Data: 2005-05-10 11:37:07
Temat: Re: filtry uv w kremach
Od: "Yaga" <y...@R...fm>
Pokaż wszystkie nagłówki
Użytkownik "Anna M. Gidyńska" <a...@d...pl> napisał w wiadomości
news:4fp081l74eo4h3rdnenfjj24ql43esdgam@4ax.com...

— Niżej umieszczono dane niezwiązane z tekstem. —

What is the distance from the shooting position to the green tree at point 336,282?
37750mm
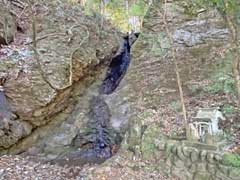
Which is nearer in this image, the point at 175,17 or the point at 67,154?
the point at 67,154

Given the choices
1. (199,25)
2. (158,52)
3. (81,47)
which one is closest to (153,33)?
(158,52)

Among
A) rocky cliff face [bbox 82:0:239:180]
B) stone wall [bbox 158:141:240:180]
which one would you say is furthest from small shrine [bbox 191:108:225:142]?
rocky cliff face [bbox 82:0:239:180]

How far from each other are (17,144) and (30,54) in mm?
2665

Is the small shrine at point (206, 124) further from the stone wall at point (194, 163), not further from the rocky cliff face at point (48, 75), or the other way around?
the rocky cliff face at point (48, 75)

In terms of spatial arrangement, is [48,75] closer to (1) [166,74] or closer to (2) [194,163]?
(1) [166,74]

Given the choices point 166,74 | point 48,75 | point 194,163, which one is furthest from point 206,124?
point 48,75

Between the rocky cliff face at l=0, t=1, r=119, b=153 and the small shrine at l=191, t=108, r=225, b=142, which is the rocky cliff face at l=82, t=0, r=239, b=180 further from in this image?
the rocky cliff face at l=0, t=1, r=119, b=153

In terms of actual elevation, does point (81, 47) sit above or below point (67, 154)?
above

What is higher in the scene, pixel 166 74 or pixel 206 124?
pixel 166 74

> dermatolodzy są innego zdania. ale z drugiej strony, jesteś dorosła,
> możesz sama decydować o tym, co robisz, a czego nie. co prawda wybór
> kremu z filtrem wydaje mi się dość mało uciążliwym elementem dbania o
> siebie, ale co kto woli.
no ja sie zgadzam, że to mało uciążliwy element, ja nie mówię, że następny
krem taki nie będzie, ja się tak tylko zastanawiam na głos, bo do tej pory
jakos ten temat mi wybitnie umykał.
> jak wyżej - każdy robi tak, jak uważa. moja szanowna rodzicielka
> obśmiewała się ze mnie i z mojej niechęci do opalania oraz z
> upodobania do filtrów w kremach i balsamach, aż się okazało, że ma
> bielactwo i teraz to ona kupuje kremy z najwyższym możliwym filtrem.
Niechęc do opalania to tez mam, ale u mnie to raczej spowodowane tym,ze
bardzo trudno się opalam. Wobec czego jak gdzieś jadę, to jak się posmaruję
za mocnym faktorem (np 8) to w ogole się nie opalę ;)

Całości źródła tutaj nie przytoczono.